In emergency scenarios, such as falling during a hike and requiring urgent care, cost calculations depend on whether the provider is in-network or out-of-network. Suppose the negotiated rate for an x-ray is $500, and the medication costs $50; the patient’s out-of-pocket payments will include copayments or coinsurances as specified in their plan. For example, if the plan covers 80% of in-network radiology costs, the patient pays 20% of $500, equating to $100. Similarly, medication costs are split based on the plan’s copayment schedule. Accessing the emergency room instead of urgent care increases costs significantly due to higher negotiated rates or fee structures, often leading to a substantial out-of-pocket burden.

Preventive health services, including wellness visits, immunizations, and blood tests, are generally covered fully or at minimal cost in compliance with preventive care mandates.
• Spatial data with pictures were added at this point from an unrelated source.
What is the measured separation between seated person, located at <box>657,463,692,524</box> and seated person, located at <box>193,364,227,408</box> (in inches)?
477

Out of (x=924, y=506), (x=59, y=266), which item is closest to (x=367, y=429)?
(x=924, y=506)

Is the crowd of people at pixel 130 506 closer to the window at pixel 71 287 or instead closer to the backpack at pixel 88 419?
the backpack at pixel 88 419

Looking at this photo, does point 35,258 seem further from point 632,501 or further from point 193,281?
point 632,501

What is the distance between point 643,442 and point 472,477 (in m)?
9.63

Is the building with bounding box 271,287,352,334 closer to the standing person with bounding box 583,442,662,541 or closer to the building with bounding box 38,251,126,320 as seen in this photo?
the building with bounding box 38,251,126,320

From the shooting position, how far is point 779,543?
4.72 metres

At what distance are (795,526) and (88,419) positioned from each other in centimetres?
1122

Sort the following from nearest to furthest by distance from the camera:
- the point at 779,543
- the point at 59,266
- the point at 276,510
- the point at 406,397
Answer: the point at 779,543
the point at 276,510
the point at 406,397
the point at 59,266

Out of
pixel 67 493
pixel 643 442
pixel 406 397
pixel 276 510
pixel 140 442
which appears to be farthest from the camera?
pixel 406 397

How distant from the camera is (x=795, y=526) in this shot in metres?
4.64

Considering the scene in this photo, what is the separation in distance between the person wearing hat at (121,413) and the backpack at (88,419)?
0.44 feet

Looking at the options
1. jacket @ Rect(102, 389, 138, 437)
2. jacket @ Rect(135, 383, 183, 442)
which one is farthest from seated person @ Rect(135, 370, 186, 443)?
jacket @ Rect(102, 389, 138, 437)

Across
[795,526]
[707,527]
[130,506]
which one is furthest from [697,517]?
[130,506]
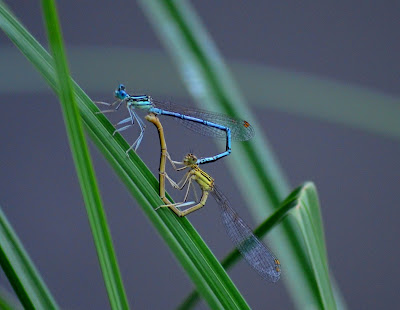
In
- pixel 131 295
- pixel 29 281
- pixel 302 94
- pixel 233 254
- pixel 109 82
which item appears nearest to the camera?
pixel 29 281

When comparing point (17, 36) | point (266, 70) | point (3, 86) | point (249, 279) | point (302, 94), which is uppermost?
point (3, 86)

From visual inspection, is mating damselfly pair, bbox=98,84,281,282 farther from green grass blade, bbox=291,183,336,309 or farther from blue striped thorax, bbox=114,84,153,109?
green grass blade, bbox=291,183,336,309

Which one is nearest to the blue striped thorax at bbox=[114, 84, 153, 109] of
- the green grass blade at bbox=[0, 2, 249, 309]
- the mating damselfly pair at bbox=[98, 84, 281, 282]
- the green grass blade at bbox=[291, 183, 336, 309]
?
the mating damselfly pair at bbox=[98, 84, 281, 282]

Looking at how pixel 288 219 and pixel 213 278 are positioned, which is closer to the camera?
pixel 213 278

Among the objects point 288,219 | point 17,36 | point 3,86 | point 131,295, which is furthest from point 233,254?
point 131,295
The cost of the visit, including immunizations and lab work, depends on whether these services are in-network or out-of-network, but most plans aim to minimize patient expenses for preventive care.

Childbirth costs can vary widely, but when insured, the responsibilities are mitigated by the policy’s network agreements. For a hospital stay costing $4,000 or a delivery costing $8,000, the insured generally pays coinsurance, copayments, or deductibles as outlined in their plan. Since the deductible is met, the responsibility for the remaining costs is shared according to the plan’s coinsurance rates. Consequently, the insured’s payments are significantly reduced from the billed amounts.
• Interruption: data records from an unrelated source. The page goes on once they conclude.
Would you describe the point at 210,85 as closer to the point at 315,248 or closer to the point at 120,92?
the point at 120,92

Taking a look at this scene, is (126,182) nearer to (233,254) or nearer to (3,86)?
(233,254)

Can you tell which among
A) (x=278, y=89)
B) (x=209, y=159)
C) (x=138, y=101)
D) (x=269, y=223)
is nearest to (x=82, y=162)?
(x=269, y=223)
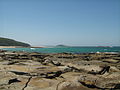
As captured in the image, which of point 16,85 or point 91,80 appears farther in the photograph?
point 91,80

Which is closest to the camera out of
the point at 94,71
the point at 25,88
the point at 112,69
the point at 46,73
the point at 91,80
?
the point at 25,88

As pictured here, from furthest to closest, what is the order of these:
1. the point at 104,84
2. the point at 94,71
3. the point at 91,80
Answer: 1. the point at 94,71
2. the point at 91,80
3. the point at 104,84

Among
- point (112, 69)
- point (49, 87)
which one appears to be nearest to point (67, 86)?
point (49, 87)

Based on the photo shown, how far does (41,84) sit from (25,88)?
0.86m

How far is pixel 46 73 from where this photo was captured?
27.9ft

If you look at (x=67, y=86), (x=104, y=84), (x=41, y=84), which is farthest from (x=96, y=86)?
(x=41, y=84)

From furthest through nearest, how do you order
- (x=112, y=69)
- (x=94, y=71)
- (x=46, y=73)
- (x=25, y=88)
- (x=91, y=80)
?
(x=112, y=69) < (x=94, y=71) < (x=46, y=73) < (x=91, y=80) < (x=25, y=88)

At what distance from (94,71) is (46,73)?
11.5ft

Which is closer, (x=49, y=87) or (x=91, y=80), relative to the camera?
(x=49, y=87)

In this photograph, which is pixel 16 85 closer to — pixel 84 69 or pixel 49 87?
pixel 49 87

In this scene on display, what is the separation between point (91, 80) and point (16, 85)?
12.0ft

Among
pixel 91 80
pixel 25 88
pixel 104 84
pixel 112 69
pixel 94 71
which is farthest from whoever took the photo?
pixel 112 69

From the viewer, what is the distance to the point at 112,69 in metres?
10.5

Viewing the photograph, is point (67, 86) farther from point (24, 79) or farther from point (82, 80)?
point (24, 79)
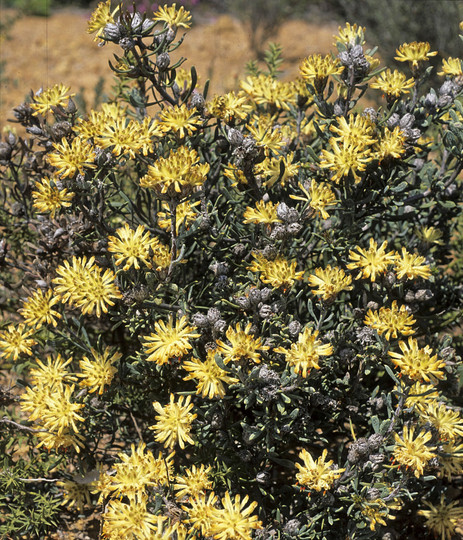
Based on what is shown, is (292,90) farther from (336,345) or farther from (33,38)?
(33,38)

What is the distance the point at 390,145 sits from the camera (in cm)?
221

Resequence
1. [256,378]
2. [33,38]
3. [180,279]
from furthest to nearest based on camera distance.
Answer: [33,38]
[180,279]
[256,378]

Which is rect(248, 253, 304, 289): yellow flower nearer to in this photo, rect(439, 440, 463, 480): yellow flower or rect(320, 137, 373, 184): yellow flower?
rect(320, 137, 373, 184): yellow flower

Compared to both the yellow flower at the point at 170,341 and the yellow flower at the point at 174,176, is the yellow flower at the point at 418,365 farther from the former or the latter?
the yellow flower at the point at 174,176

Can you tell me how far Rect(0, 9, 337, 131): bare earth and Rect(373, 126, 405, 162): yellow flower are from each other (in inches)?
207

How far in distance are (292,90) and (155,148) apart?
2.60 feet

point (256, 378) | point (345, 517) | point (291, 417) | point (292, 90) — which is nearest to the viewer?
point (256, 378)

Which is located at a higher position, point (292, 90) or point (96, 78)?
point (96, 78)

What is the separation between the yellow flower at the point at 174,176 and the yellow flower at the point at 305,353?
0.59m

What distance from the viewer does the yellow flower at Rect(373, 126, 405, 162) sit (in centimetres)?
220

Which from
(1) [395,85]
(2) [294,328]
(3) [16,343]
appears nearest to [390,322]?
(2) [294,328]

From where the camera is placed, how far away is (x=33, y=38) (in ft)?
34.6

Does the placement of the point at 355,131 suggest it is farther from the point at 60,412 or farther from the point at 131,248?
the point at 60,412

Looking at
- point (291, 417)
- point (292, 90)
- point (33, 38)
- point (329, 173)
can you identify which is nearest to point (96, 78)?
point (33, 38)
In emergencies like appendectomies, costs encompass emergency transportation, surgeon, and facility fees. Insurance plans often cover most of these costs after the deductible is met, with the insured responsible for copayments or coinsurance. Out-of-network situations can lead to balanced billing, where the provider bills the patient for the difference between what insurance pays and the total charge. Regulations in Texas, for example, aim to protect consumers, but balanced billing remains a concern in out-of-network scenarios.
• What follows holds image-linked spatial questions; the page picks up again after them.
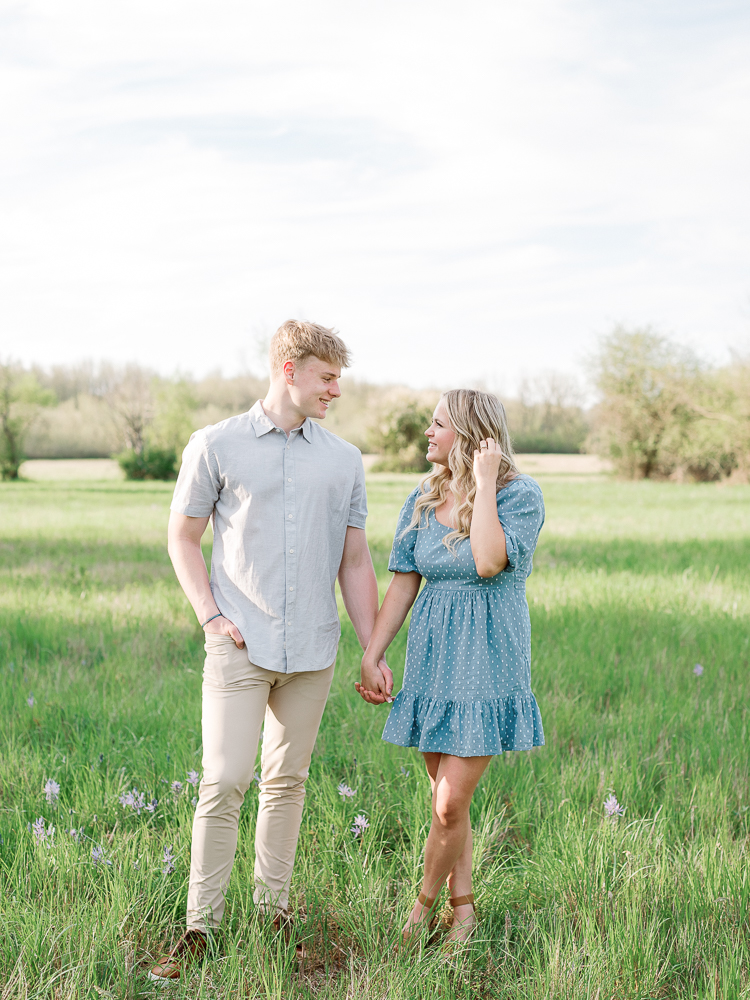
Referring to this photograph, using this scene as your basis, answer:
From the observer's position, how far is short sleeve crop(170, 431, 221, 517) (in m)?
2.82

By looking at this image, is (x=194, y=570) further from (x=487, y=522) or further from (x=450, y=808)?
(x=450, y=808)

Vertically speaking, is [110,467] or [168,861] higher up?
[110,467]

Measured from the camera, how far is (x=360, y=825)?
133 inches

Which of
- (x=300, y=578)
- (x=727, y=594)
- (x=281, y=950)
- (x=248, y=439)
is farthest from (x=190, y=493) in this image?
(x=727, y=594)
Reflecting on the overall quality of the insurance plan involves considering coverage comprehensiveness, cost-sharing, provider networks, and flexibility. If the plan offers extensive preventive coverage, manageable costs for emergency and routine services, and good network access, it may be deemed a “good” plan. However, limitations like high out-of-pocket maximums or restrictive provider networks could prompt consideration of alternative plans during open enrollment.

Upcoming changes during open enrollment could include switching to a plan with lower premiums, better coverage for prescriptions, or expanded preventive services. If health status changes significantly, the current plan’s adequacy must be reassessed, including evaluating the affordability of potential increased costs or the need for more comprehensive coverage options, such as those with lower deductibles or broader network coverage.

References

  • Bayer, R. (2019). The Political Economy of U.S. Healthcare. Journal of Health Politics, Policy and Law, 44(1), 3–20.
  • Kaiser Family Foundation. (2022). Key Facts about the Uninsured. Retrieved from https://www.kff.org/uninsured/
  • HealthCare.gov. (2023). Understanding your plan options. U.S. Department of Health & Human Services. https://www.healthcare.gov
  • Coughlin, T. A., & Zuckerman, S. (2018). Private Health Insurance and the Role of Risk Pooling. Health Economics, 27(3), 345-356.
  • Medicaid.gov. (2023). Medicaid & CHIP Payment & Access Commission. https://www.medicaid.gov
  • American Medical Association. (2020). Understanding Insurance and How It Affects Medical Care. AMA Journal of Ethics, 22(8), E736–E741.
  • Centers for Medicare & Medicaid Services. (2022). Medicare Program Spending and Enrollment Data. https://www.cms.gov
  • American Hospital Association. (2021). Trends in Hospital Payment and Costs. https://www.aha.org
  • Looney, K., & Matsaganis, M. (2020). Out-of-network Billing and Consumer Protections. Health Affairs, 39(8), 1357–1364.